OBJECTIF VISÉ:
Dans l'entretien avec Xavier Bertrand ci-dessous, recopiez tout le passage allant de « Quel regard portez-vous » jusqu'à « des auto-entrepreneurs ? » en substituant « mesures » à « réformes ».

TEXTE FOURNI:
>>

Interview de Xavier Bertrand pour Auto-Entrepreneur.fr sur les réformes du statut : « Qui peut dire que c’est bénéfique pour l’emploi ? »
Publié le jeudi 24 octobre 2013 dans Actualité du statut .
Fort de son expérience, l'ancien ministre du travail, Xavier Bertrand (UMP), confie à Auto-Entrepreneur.fr son avis sur le statut auto-entrepreneur et dresse un bilan mitigé. Sceptique à propos des réformes envisagées par le gouvernement et Sylvia Pinel, il réaffirme e...
Auto-entrepreneur : l'interview de Xavier Bertrand
En 2009 votre gouvernement, sous l’égide Monsieur Hervé Novelli, a créé le statut auto-entrepreneur. Initialement conçu pour être d’une part un complément d’activité pour des personnes aux faibles revenus et d’autre part un tremplin pour tester un projet ou relancer sa vie professionnelle après une période de chômage, ce statut a-t-il répondu à vos attentes ?
Il fallait vraiment favoriser l’initiative et la création d’entreprise. Le million d’auto-entrepreneur a été atteint en 3 ans dès le début de l’année 2012 alors que plusieurs des promoteurs de ce statut n’en espéraient pas autant avant 5 à 10 ans d’existence ! C’est un succès considérable. Qu’auraient fait ces personnes sans ce statut ? Si pour certaines d’entre elles, il s’agit d’une activité d’appoint, beaucoup auraient été au chômage.
Quel regard portez-vous sur les réformes envisagées par le gouvernement ? Y voyez-vous un véritable désir d’améliorer les conditions d’exercice des auto-entrepreneurs ?
Le Gouvernement montre par ses actes une méfiance de principe à l’égard de l’entrepreneuriat, sans ligne claire par ailleurs. La valse-hésitation initiale sur le rabotage à opérer sur le statut d’auto-entrepreneur entre Mme Pinel et Matignon le démontre bien. Pourquoi limiter dans le temps les avantages de ce statut ? C’est pénaliser une entreprise qui se crée et qui a besoin de la souplesse de ce statut pour se développer. Laissons croître les auto-entrepreneurs à leur rythme. Le gouvernement ne retient même pas les préconisations des rapports de l’IGF et de l’IGAS qu’il a lui-même commandés. Cette approche est mécaniquement réglementariste contre les acteurs eux-mêmes. Le mouvement des poussins le montre bien. L’approche dogmatique produit rarement des effets positifs. Cela se traduit par une baisse tendancielle des créations d’entreprises. Qui peut dire que c’est bénéfique pour l’emploi ?
La dynamique originale, centrée autour des salariés et axée sur la création d’un complément de revenus, a cédé une large place aux chômeurs désireux de s’en sortir par leurs propres moyens. Le statut est actuellement considéré, avec condescendance, comme un palier de décompression de pôle emploi : ne pourrait-on pas plutôt y voir une forme de courage quand une conjoncture économique désastreuse vous cloue au sol ?

<<

LISTING DES DONNÉES:
>>

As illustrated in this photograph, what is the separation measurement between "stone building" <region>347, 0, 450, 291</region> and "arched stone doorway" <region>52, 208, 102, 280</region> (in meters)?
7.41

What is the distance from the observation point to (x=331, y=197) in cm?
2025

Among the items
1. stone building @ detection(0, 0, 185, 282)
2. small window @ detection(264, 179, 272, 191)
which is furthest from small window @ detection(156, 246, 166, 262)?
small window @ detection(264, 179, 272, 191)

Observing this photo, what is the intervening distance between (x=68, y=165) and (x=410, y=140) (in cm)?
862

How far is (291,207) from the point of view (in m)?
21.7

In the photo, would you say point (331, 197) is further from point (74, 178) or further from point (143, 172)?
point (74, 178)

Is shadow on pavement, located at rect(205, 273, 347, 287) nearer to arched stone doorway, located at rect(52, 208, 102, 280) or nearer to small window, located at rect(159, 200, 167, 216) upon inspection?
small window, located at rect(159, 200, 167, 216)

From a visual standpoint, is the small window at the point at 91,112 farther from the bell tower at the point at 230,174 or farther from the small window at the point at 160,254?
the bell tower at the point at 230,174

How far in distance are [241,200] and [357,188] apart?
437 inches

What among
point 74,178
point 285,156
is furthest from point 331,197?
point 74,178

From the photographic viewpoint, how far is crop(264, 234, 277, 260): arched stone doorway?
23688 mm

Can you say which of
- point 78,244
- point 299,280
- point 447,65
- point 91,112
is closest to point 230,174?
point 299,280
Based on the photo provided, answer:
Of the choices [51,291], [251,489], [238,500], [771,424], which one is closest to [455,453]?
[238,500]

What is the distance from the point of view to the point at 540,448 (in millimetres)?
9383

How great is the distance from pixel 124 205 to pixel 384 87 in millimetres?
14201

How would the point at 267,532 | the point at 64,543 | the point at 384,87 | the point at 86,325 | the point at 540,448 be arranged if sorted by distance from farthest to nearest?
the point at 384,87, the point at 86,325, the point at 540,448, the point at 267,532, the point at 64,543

<<

RÉPONSE COMPLÈTE:
Quel regard portez-vous sur les mesures envisagées par le gouvernement ? Y voyez-vous un véritable désir d’améliorer les conditions d’exercice des auto-entrepreneurs ?